> TEXT SEGMENT
# # # #
Hester and Toria

Toria 1995 – Credit: Daphne Tomkins

Hester Thomas in conversation with

Toria is the daughter of Hester’s close friend, Daphne. She is a speech and language therapist working in a London-based NHS trust. Toria lives near Milton Keynes with her husband Adam and six-year-old son Will.

Notes from a broad

Towards the end of 2019, and in light of the recent actions of Extinction Rebellion, my family  discussed the environmental plight of our planet – all caused by humans. My daughter said, ‘What we need is a pandemic that wipes out millions globally.’ ‘But not us,’ I added hastily, touching wood.

The gym closed with lockdown. Although the government talked of only a few weeks of disruption, I took the long view: ‘It’ll be interesting to see who is still here in a year’s time.’  And I wondered: what if I’m not?

I am in awe of those people who stepped forward during lockdown and beyond: the medics and hospital workers, the refuse cleaners, the bus and train drivers, the supermarket staff, the delivery people. Toria is my partner on this project. Employed by the NHS, her first thought was to return to the hospital wards. That didn’t work out but nevertheless her initial response was to care for others. My own thought was to race home, pull up the drawbridge and lower the portcullis.

Lockdown gave me time. I slowed down and saw the world around me in greater detail, full technicolour and with all the accompanying sounds as I have never done before. This was a gift of immense proportions. Toria gained time too – with her husband and son. She loved it, describing their lives as harmonious. She also found a different pace of life and came to a new understanding of simple pleasures.

I took my absent daughter’s dressing gown from her bedroom door to wash it. Instinctively, I held it to my face and breathed her scent. My chest heaved with loss and I put the gown back, knowing this was the closest I’d be to her for many weeks.

I knew I loved my family and friends. What I didn’t know was how much my personality depends on them. It bounces off them and with them. It is flexed, exercised, expressed and enjoyed. I am defined by them and diminished without them.
# # # #
[Collected data]
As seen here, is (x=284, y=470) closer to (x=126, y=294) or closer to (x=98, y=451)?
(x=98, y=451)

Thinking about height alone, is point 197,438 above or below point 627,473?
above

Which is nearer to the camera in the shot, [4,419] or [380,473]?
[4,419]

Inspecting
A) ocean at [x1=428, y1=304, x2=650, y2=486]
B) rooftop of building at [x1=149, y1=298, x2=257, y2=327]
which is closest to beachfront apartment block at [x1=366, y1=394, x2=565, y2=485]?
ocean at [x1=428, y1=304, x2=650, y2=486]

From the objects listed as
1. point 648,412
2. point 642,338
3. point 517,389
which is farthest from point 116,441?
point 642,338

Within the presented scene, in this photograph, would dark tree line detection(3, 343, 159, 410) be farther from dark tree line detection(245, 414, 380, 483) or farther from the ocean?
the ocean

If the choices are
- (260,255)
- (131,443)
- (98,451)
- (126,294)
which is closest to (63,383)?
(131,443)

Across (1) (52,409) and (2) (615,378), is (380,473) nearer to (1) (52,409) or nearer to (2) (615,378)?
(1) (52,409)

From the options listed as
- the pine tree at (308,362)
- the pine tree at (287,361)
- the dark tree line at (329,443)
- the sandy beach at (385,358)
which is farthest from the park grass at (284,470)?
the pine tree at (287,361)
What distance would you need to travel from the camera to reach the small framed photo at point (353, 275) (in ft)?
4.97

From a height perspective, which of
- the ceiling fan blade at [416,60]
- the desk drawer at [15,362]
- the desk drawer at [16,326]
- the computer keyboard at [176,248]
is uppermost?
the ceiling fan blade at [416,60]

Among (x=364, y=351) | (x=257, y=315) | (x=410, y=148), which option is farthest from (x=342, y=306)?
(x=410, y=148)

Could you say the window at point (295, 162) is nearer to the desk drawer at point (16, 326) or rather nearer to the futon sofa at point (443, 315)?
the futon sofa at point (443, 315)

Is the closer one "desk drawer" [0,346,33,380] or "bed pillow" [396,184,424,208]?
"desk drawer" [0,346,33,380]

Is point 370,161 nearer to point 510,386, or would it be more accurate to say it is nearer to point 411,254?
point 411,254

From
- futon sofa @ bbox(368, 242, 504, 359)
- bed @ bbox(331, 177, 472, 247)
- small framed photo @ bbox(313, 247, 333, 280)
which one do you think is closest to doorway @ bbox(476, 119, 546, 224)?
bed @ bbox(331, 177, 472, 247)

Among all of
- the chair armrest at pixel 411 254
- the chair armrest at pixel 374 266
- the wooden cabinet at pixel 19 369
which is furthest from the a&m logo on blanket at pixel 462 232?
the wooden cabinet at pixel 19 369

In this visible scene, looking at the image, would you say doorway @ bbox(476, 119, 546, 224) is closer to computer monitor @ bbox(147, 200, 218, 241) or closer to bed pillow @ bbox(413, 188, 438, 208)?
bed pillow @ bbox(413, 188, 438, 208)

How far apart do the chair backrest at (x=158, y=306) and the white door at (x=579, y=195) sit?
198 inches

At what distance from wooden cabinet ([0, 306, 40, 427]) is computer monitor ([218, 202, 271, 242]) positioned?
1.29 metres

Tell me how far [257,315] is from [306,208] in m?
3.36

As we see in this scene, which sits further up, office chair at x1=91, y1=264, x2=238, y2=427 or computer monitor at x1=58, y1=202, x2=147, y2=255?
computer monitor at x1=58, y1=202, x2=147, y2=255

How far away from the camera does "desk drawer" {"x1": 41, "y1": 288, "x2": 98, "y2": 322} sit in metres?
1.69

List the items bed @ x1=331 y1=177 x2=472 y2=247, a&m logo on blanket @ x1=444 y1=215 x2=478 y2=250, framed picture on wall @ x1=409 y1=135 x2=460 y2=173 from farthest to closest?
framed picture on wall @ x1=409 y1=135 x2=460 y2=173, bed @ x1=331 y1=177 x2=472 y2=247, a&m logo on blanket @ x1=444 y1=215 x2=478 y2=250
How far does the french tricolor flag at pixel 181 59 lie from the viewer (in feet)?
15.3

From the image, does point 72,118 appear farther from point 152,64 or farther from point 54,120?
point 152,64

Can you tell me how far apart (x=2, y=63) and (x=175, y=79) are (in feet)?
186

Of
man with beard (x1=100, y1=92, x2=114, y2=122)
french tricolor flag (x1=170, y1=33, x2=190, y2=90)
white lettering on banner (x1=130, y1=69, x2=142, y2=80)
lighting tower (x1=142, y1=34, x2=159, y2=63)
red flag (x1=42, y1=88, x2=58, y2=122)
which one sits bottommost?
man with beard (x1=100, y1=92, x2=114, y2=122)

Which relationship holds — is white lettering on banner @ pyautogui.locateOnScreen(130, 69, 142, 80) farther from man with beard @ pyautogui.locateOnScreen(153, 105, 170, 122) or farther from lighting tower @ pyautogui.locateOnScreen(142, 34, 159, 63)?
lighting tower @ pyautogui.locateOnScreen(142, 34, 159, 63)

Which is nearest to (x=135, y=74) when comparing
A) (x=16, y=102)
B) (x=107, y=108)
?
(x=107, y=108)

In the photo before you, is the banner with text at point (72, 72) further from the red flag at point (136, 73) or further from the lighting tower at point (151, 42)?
# # # #
> WORK TO BE COMPLETED
Write out the whole text about Hester and Toria word for word. The listing is separate material with no connection to the text about Hester and Toria.

> RESULT OF THIS TASK
Hester and Toria

Toria 1995 – Credit: Daphne Tomkins

Hester Thomas in conversation with

Toria is the daughter of Hester’s close friend, Daphne. She is a speech and language therapist working in a London-based NHS trust. Toria lives near Milton Keynes with her husband Adam and six-year-old son Will.

Notes from a broad

Towards the end of 2019, and in light of the recent actions of Extinction Rebellion, my family  discussed the environmental plight of our planet – all caused by humans. My daughter said, ‘What we need is a pandemic that wipes out millions globally.’ ‘But not us,’ I added hastily, touching wood.

The gym closed with lockdown. Although the government talked of only a few weeks of disruption, I took the long view: ‘It’ll be interesting to see who is still here in a year’s time.’  And I wondered: what if I’m not?

I am in awe of those people who stepped forward during lockdown and beyond: the medics and hospital workers, the refuse cleaners, the bus and train drivers, the supermarket staff, the delivery people. Toria is my partner on this project. Employed by the NHS, her first thought was to return to the hospital wards. That didn’t work out but nevertheless her initial response was to care for others. My own thought was to race home, pull up the drawbridge and lower the portcullis.

Lockdown gave me time. I slowed down and saw the world around me in greater detail, full technicolour and with all the accompanying sounds as I have never done before. This was a gift of immense proportions. Toria gained time too – with her husband and son. She loved it, describing their lives as harmonious. She also found a different pace of life and came to a new understanding of simple pleasures.

I took my absent daughter’s dressing gown from her bedroom door to wash it. Instinctively, I held it to my face and breathed her scent. My chest heaved with loss and I put the gown back, knowing this was the closest I’d be to her for many weeks.

I knew I loved my family and friends. What I didn’t know was how much my personality depends on them. It bounces off them and with them. It is flexed, exercised, expressed and enjoyed. I am defined by them and diminished without them.